Exercise requirements: Extract every line of the data below and repeat each one character for character.

Items listed in a dataset
* Begin *

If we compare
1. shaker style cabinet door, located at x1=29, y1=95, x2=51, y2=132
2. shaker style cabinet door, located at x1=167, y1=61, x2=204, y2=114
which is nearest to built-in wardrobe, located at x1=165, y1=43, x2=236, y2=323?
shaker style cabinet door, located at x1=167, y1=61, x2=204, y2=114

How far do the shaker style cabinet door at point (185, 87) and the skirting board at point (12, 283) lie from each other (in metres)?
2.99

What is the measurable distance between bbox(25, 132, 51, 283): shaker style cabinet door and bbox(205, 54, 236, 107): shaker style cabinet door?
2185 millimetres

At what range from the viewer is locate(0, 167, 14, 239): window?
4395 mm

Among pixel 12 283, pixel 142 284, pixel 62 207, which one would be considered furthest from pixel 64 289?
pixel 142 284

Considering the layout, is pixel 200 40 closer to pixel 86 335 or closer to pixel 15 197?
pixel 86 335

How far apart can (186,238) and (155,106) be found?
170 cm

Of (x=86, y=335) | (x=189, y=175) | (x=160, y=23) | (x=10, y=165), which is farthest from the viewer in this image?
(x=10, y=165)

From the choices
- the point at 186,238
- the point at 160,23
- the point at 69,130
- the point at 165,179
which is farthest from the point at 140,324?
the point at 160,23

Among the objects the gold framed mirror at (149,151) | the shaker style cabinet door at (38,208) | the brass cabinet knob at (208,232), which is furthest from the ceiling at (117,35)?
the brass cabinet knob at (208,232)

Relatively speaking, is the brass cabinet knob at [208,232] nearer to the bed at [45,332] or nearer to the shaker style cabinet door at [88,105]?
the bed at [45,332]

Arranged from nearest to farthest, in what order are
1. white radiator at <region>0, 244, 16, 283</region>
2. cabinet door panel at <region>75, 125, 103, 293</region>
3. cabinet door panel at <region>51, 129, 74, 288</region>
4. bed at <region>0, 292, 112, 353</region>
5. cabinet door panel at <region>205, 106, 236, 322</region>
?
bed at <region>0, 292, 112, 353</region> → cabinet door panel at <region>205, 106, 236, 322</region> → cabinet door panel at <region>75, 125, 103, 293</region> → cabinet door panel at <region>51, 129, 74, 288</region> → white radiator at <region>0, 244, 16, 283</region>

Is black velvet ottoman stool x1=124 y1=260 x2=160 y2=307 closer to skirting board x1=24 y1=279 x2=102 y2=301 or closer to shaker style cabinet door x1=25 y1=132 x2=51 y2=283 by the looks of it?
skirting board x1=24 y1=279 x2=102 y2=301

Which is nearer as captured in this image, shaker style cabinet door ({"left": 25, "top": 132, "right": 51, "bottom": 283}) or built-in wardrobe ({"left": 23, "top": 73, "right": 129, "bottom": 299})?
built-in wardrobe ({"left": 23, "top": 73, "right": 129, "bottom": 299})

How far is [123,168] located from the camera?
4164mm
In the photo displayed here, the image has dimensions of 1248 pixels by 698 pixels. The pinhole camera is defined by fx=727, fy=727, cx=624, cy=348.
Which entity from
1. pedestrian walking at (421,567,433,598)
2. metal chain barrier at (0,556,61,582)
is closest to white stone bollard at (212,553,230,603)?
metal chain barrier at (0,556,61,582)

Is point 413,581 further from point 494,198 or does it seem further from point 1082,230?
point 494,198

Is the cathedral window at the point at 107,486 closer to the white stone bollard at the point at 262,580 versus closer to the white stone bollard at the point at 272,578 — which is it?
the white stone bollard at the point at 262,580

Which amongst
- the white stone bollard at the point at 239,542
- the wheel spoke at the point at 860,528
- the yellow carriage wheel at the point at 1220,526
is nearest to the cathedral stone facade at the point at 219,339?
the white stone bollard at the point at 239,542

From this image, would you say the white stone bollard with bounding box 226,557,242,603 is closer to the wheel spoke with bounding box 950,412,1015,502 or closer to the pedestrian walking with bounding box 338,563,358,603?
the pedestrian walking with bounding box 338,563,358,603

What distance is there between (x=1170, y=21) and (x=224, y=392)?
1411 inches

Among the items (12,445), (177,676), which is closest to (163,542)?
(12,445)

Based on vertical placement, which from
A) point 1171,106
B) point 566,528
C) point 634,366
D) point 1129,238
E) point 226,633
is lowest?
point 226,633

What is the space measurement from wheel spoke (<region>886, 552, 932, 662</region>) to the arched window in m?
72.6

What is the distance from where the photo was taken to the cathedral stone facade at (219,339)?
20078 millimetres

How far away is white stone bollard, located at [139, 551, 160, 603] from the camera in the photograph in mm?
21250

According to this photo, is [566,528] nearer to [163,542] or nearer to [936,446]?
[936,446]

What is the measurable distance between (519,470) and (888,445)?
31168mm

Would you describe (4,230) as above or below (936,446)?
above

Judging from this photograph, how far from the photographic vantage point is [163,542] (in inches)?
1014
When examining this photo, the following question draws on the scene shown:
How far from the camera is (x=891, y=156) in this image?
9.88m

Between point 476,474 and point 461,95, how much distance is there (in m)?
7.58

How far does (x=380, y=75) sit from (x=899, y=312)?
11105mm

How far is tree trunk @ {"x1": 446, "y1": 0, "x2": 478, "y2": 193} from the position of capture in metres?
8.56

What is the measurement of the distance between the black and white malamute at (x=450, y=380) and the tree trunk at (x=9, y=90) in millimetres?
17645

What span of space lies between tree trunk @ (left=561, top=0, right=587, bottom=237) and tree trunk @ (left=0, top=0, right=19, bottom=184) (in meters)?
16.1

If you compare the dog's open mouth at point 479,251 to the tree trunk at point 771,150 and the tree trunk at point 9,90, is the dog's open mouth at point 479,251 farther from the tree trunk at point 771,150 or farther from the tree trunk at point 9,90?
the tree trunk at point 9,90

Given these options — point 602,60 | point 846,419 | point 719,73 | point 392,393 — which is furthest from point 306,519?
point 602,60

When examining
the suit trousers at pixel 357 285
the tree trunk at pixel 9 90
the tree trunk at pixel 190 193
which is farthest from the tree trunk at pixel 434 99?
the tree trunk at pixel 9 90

* End *

Written response:
If we compare
1. shaker style cabinet door, located at x1=29, y1=95, x2=51, y2=132
2. shaker style cabinet door, located at x1=167, y1=61, x2=204, y2=114
which is nearest to built-in wardrobe, located at x1=165, y1=43, x2=236, y2=323?
shaker style cabinet door, located at x1=167, y1=61, x2=204, y2=114

How far do the shaker style cabinet door at point (185, 87) and the skirting board at point (12, 283) lie from each other (in metres)?
2.99

What is the measurable distance between bbox(25, 132, 51, 283): shaker style cabinet door and bbox(205, 54, 236, 107): shaker style cabinet door?
2185 millimetres

At what range from the viewer is locate(0, 167, 14, 239): window?
4395 mm

Among pixel 12 283, pixel 142 284, pixel 62 207, which one would be considered furthest from pixel 64 289?
pixel 142 284

Considering the layout, is pixel 200 40 closer to pixel 86 335 or closer to pixel 15 197?
pixel 86 335

How far apart can (186,238) and (155,106) be found?
170 cm

Of (x=86, y=335) | (x=189, y=175) | (x=160, y=23) | (x=10, y=165), which is farthest from the viewer in this image?
(x=10, y=165)

From the choices
- the point at 186,238
- the point at 160,23
- the point at 69,130
- the point at 165,179
which is farthest from the point at 140,324?
the point at 160,23

Among the objects the gold framed mirror at (149,151) | the shaker style cabinet door at (38,208) | the brass cabinet knob at (208,232), which is furthest from the ceiling at (117,35)?
the brass cabinet knob at (208,232)

Relatively speaking, is the brass cabinet knob at [208,232] nearer to the bed at [45,332] or nearer to the shaker style cabinet door at [88,105]?
the bed at [45,332]

Arranged from nearest to farthest, in what order are
1. white radiator at <region>0, 244, 16, 283</region>
2. cabinet door panel at <region>75, 125, 103, 293</region>
3. cabinet door panel at <region>51, 129, 74, 288</region>
4. bed at <region>0, 292, 112, 353</region>
5. cabinet door panel at <region>205, 106, 236, 322</region>
?
bed at <region>0, 292, 112, 353</region> → cabinet door panel at <region>205, 106, 236, 322</region> → cabinet door panel at <region>75, 125, 103, 293</region> → cabinet door panel at <region>51, 129, 74, 288</region> → white radiator at <region>0, 244, 16, 283</region>

Is black velvet ottoman stool x1=124 y1=260 x2=160 y2=307 closer to skirting board x1=24 y1=279 x2=102 y2=301 or closer to shaker style cabinet door x1=25 y1=132 x2=51 y2=283 by the looks of it?
skirting board x1=24 y1=279 x2=102 y2=301

Which is nearer as captured in this image, shaker style cabinet door ({"left": 25, "top": 132, "right": 51, "bottom": 283}) or built-in wardrobe ({"left": 23, "top": 73, "right": 129, "bottom": 299})?
built-in wardrobe ({"left": 23, "top": 73, "right": 129, "bottom": 299})

How far is [123,168] located from the camera?
4164mm
In the photo displayed here, the image has dimensions of 1248 pixels by 698 pixels. The pinhole camera is defined by fx=727, fy=727, cx=624, cy=348.
Which entity from
1. pedestrian walking at (421,567,433,598)
2. metal chain barrier at (0,556,61,582)
is closest to white stone bollard at (212,553,230,603)?
metal chain barrier at (0,556,61,582)

Is point 413,581 further from point 494,198 or does it seem further from point 1082,230?
point 494,198

Is the cathedral window at the point at 107,486 closer to the white stone bollard at the point at 262,580 versus closer to the white stone bollard at the point at 272,578 — which is it?
the white stone bollard at the point at 262,580

Which amongst
- the white stone bollard at the point at 239,542
- the wheel spoke at the point at 860,528
- the yellow carriage wheel at the point at 1220,526
is nearest to the cathedral stone facade at the point at 219,339?
the white stone bollard at the point at 239,542

From this image, would you say the white stone bollard with bounding box 226,557,242,603 is closer to the wheel spoke with bounding box 950,412,1015,502 or closer to the pedestrian walking with bounding box 338,563,358,603?
the pedestrian walking with bounding box 338,563,358,603

What distance is there between (x=1170, y=21) and (x=224, y=392)?
1411 inches

Among the items (12,445), (177,676), which is closest to (163,542)?
(12,445)

Based on vertical placement, which from
A) point 1171,106
B) point 566,528
C) point 634,366
D) point 1129,238
E) point 226,633
is lowest?
point 226,633

What is the space measurement from wheel spoke (<region>886, 552, 932, 662</region>) to the arched window in m?
72.6

What is the distance from where the photo was taken to the cathedral stone facade at (219,339)?
20078 millimetres

How far away is white stone bollard, located at [139, 551, 160, 603] from the camera in the photograph in mm?
21250

According to this photo, is [566,528] nearer to [163,542] or nearer to [936,446]?
[936,446]

What is the measurable distance between (519,470) and (888,445)?
31168mm

Would you describe (4,230) as above or below (936,446)?
above

Judging from this photograph, how far from the photographic vantage point is [163,542] (in inches)?
1014
When examining this photo, the following question draws on the scene shown:
How far from the camera is (x=891, y=156) in this image?
9.88m

Between point 476,474 and point 461,95, how much distance is there (in m)?
7.58

How far does (x=380, y=75) sit from (x=899, y=312)?
11105mm

How far is tree trunk @ {"x1": 446, "y1": 0, "x2": 478, "y2": 193} from the position of capture in metres?
8.56

What is the measurement of the distance between the black and white malamute at (x=450, y=380) and the tree trunk at (x=9, y=90) in millimetres?
17645

What span of space lies between tree trunk @ (left=561, top=0, right=587, bottom=237) and tree trunk @ (left=0, top=0, right=19, bottom=184) (in meters)?
16.1

If you compare the dog's open mouth at point 479,251 to the tree trunk at point 771,150 and the tree trunk at point 9,90, is the dog's open mouth at point 479,251 farther from the tree trunk at point 771,150 or farther from the tree trunk at point 9,90?
the tree trunk at point 9,90

Given these options — point 602,60 | point 846,419 | point 719,73 | point 392,393 — which is furthest from point 306,519?
point 602,60

When examining
the suit trousers at pixel 357 285
the tree trunk at pixel 9 90
the tree trunk at pixel 190 193
which is farthest from the tree trunk at pixel 434 99?
the tree trunk at pixel 9 90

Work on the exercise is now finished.